Los docentes preparan nuevas movilizaciones y cerca de 300 miembros de equipos directivos ya han presentado su dimisión como medida de presión
La huelga indefinida de la enseñanza pública en la Comunitat Valenciana alcanza ya sus dos primeras semanas sin avances significativos en la negociación entre los sindicatos docentes y la Conselleria d’Educació.
Mientras las conversaciones continúan bloqueadas, las organizaciones sindicales centran ahora sus esfuerzos en aumentar la presión social y mantener la movilización en las calles a la espera de retomar el diálogo con el departamento dirigido por Carmen Ortí.
Los sindicatos buscan mantener la presión
Miles de docentes y estudiantes volvieron a manifestarse este viernes en Valencia en una protesta que recorrió las principales calles del centro de la ciudad.
Desde sindicatos como ANPE, STEPV, CCOO, CSIF y UGT insisten en que “no es momento de bajar la presión” y defienden la necesidad de mantener visibles las protestas mientras las negociaciones permanecen paralizadas.

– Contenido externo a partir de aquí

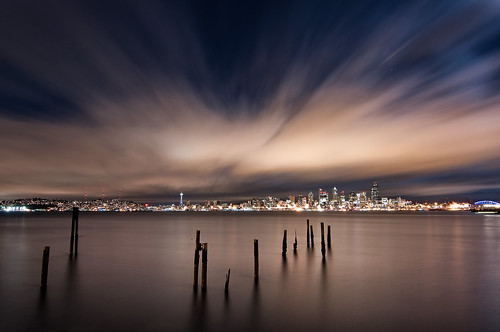 seattle city sea water skyline night clouds washington alki pugetsound elliottbay piling streaking exploding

El foco se traslada ahora a la gran manifestación convocada para este sábado en Valencia, donde los convocantes esperan una participación masiva de docentes, familias, estudiantes y ciudadanos.
La mayor movilización hasta ahora tuvo lugar el pasado 15 de mayo, cuando unas 35.000 personas participaron en la marcha unitaria, según datos de Delegación del Gobierno.
Educación espera una nueva propuesta sindical
Durante este fin de semana, el comité de huelga prevé reunirse para elaborar un nuevo documento que trasladarán el próximo lunes a la Conselleria de Educación con el objetivo de retomar las negociaciones de forma inmediata.
Según fuentes sindicales, la nueva propuesta mantendrá las líneas generales ya planteadas anteriormente, aunque incluirá mayor concreción en algunos aspectos para evitar ambigüedades.
La consellera Carmen Ortí reiteró este viernes su “voluntad negociadora” y aseguró que retomará las conversaciones “lo antes posible” en cuanto reciba el documento sindical.
Ortí defendió además que el conflicto responde a problemas estructurales acumulados durante años y sostuvo que “nunca antes se había puesto sobre la mesa una propuesta de esta envergadura”.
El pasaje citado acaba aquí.